Specifically, for each checkpoint, say at epoch-\(i\), we calculate its training accuracy (\(\text{acc}^i_{ID}\)) and the accuracy on the retrieved data (\(\text{acc}^i_{RT}\)).
We place all the checkpoints on a 2D plane with \(x\) and \(y\) specifying the two accuracies.
Then, for the \(t^{th}\) checkpoint,
we compute its ''performance gains'' on the ID training data as \(\Delta_{ID}^t= \text{acc}^t_{ID} - \min_i(\text{acc}^i_{ID})\),
and on the retrieved data as \(\Delta_{RT}^t=\text{acc}^t_{RT}-\min_i(\text{acc}^i_{RT})\).
We measure the generalization ability of this checkpoint using their harmonic mean (in spirit of F1 score),
dubbed gF1:
\begin{equation}
\text{gF1}^t = 2 \times \frac{\Delta_{ID}^t \times \Delta_{RT}^t}{\Delta_{ID}^t + \Delta_{RT}^t}.
\end{equation}
gF1 enables checkpoint selection
Our validation strategy selects the checkpoint at epoch-3 after fully finetuning the VLM.

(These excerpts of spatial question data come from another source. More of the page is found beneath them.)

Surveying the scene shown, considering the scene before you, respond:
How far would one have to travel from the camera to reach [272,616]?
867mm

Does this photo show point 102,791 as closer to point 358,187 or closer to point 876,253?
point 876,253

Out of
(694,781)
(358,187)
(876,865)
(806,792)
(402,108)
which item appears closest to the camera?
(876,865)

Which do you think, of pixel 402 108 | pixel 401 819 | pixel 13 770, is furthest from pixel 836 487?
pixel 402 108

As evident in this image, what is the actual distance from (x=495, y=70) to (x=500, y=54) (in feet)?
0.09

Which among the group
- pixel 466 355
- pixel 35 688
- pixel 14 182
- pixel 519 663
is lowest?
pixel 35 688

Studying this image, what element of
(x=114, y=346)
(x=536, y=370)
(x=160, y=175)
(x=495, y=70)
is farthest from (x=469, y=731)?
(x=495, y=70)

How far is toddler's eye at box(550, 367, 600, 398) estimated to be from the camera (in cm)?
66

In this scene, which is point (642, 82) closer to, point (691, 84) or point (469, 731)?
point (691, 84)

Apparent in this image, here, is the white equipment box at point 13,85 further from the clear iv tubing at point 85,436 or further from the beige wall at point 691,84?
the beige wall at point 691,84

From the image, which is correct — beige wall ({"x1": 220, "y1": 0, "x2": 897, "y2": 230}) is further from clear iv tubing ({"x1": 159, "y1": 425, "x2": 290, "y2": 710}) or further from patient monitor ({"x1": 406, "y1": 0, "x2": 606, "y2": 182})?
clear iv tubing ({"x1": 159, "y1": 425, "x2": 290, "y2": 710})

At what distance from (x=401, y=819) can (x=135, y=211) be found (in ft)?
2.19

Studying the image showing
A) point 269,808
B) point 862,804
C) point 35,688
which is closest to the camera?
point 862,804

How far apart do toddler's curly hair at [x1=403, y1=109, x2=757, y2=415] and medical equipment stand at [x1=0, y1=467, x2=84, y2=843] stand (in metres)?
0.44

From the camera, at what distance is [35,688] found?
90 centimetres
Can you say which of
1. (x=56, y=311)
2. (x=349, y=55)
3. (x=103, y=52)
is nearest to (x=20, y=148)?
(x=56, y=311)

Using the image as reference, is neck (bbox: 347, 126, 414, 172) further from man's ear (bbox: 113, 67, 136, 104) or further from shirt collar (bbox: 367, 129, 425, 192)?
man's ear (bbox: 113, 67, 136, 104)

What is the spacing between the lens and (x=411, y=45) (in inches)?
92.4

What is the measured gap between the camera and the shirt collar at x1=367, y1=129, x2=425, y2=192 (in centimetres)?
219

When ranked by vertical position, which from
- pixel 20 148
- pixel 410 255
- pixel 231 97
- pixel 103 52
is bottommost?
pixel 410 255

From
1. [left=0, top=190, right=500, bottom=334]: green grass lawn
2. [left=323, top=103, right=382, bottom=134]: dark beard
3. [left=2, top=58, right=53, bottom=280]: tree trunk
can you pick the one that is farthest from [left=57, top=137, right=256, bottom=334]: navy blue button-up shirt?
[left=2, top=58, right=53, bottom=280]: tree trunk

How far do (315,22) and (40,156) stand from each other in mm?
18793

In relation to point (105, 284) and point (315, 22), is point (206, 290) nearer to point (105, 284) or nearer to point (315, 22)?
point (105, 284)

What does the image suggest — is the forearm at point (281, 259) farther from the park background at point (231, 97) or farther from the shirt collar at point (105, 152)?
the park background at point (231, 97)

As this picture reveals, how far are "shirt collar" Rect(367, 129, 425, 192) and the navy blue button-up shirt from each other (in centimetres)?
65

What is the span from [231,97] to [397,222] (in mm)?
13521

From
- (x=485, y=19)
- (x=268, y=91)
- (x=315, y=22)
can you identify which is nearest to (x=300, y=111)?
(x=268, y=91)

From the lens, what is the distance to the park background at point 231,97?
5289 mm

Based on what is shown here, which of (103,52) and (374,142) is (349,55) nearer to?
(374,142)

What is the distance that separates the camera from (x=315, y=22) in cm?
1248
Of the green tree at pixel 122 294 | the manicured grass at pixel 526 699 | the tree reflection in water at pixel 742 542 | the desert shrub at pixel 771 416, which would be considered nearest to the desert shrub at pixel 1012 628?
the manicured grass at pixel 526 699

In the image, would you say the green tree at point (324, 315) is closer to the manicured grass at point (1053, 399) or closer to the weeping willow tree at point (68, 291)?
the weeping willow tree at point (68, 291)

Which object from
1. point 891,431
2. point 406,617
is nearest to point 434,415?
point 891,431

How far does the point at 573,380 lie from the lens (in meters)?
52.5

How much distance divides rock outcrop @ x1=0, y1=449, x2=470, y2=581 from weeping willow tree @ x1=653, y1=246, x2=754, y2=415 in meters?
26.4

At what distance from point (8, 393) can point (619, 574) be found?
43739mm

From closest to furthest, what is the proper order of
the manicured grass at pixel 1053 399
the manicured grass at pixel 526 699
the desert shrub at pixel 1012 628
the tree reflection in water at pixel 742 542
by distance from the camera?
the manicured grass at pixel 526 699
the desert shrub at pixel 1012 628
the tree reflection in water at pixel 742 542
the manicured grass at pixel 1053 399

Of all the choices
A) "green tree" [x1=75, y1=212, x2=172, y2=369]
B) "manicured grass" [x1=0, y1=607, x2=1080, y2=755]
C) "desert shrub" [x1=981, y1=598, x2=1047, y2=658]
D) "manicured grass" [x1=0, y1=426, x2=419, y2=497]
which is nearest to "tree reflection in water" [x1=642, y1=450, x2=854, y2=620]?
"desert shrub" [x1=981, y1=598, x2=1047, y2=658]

We verify this selection by comparing these checkpoints w.r.t accuracies on the OOD and ID test data.
Results show that the selected checkpoint does generalize robustly well to the test data.
gF1 enables layer selection
We extend our validation strategy to decide how many top layers to partially finetune (PFT) in a Transformer.
In practice, it selects the top-4 layers.
The resulting checkpoint accuracies for different \(k\) on the ID and OOD test sets demonstrat that
our validation strategy effectively determines the top-\(k\) layers to PFT for better robustness and generalization.